**Exercise objective:** Starting at the line that contains "Compared to point", copy each line through the final one exactly as written.
--- Start ---
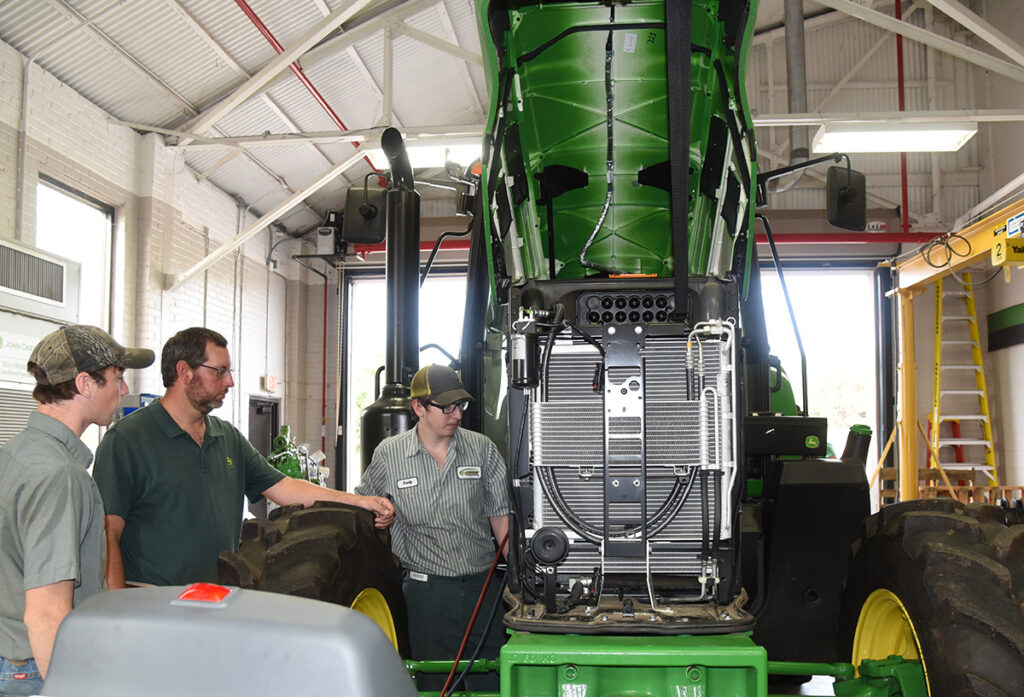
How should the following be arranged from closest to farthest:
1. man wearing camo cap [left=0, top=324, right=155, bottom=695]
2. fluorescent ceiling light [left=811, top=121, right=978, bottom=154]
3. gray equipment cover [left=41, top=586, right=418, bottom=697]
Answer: gray equipment cover [left=41, top=586, right=418, bottom=697] → man wearing camo cap [left=0, top=324, right=155, bottom=695] → fluorescent ceiling light [left=811, top=121, right=978, bottom=154]

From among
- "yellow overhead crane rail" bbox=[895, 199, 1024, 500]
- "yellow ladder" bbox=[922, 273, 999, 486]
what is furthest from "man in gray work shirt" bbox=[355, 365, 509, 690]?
"yellow ladder" bbox=[922, 273, 999, 486]

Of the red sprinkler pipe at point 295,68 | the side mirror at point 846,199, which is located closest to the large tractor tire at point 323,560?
the side mirror at point 846,199

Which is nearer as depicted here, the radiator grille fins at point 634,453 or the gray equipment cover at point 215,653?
the gray equipment cover at point 215,653

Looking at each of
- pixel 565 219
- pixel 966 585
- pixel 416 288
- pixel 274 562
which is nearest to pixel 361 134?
pixel 416 288

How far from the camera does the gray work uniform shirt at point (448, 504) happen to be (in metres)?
4.01

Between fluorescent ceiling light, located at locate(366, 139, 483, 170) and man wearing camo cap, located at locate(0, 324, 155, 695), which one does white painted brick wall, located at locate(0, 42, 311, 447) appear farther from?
man wearing camo cap, located at locate(0, 324, 155, 695)

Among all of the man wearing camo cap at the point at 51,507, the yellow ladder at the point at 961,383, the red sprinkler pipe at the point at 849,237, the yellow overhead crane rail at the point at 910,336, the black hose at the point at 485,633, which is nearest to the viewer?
the man wearing camo cap at the point at 51,507

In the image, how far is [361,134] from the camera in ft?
35.1

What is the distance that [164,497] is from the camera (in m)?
3.69

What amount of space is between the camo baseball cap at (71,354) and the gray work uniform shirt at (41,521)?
0.43 ft

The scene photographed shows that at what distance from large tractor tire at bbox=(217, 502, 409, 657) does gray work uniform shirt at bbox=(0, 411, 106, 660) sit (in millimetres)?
671

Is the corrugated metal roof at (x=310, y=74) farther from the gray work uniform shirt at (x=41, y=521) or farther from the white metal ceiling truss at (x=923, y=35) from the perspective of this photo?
the gray work uniform shirt at (x=41, y=521)

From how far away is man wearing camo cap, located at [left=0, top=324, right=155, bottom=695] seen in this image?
237 cm

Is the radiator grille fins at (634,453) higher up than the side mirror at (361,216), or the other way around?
the side mirror at (361,216)
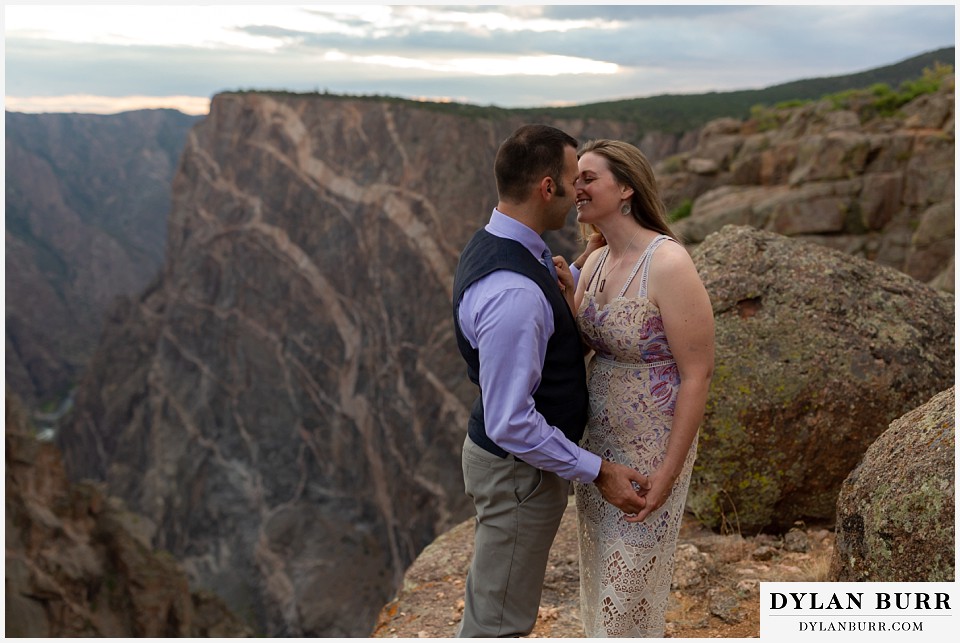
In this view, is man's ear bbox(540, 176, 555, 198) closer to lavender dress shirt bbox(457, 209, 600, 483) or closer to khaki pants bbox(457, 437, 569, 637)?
lavender dress shirt bbox(457, 209, 600, 483)

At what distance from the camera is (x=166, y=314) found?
154 ft

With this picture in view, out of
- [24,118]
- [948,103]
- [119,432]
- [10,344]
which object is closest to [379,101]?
[119,432]

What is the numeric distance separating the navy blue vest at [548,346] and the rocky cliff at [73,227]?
226 ft

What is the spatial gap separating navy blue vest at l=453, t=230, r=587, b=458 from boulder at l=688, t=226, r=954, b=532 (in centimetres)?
258

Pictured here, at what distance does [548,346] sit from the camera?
10.1 feet

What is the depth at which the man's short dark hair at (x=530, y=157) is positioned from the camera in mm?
3059

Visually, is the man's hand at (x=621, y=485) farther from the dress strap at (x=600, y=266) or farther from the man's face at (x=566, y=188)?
the man's face at (x=566, y=188)

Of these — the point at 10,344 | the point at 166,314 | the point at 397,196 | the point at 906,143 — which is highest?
the point at 906,143

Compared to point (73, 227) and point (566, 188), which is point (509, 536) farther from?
point (73, 227)

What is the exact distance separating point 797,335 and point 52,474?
74.4 ft

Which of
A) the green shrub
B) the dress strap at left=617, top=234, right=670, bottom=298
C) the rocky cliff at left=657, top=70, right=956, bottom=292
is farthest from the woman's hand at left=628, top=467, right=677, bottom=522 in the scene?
the green shrub

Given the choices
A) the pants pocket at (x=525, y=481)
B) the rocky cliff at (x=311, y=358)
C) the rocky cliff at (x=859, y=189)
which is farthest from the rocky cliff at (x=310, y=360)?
the pants pocket at (x=525, y=481)

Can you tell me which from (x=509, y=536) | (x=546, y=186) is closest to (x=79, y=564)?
(x=509, y=536)

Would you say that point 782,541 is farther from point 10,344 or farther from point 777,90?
--- End ---
**Task output:**
Compared to point (73, 227) and point (566, 188), which is point (509, 536) farther from?
point (73, 227)

What is the exact distance separating point 797,335 and point 52,474?
74.4 ft

Which of
A) the green shrub
B) the dress strap at left=617, top=234, right=670, bottom=298
C) the rocky cliff at left=657, top=70, right=956, bottom=292
is farthest from the woman's hand at left=628, top=467, right=677, bottom=522 in the scene?
the green shrub

Given the choices
A) the pants pocket at (x=525, y=481)
B) the rocky cliff at (x=311, y=358)
C) the rocky cliff at (x=859, y=189)
which is farthest from the rocky cliff at (x=310, y=360)?
the pants pocket at (x=525, y=481)

Can you tell me which from (x=509, y=536) | (x=546, y=186) is closest to (x=79, y=564)?
(x=509, y=536)

Would you say that point 782,541 is farther from point 10,344 or farther from point 777,90?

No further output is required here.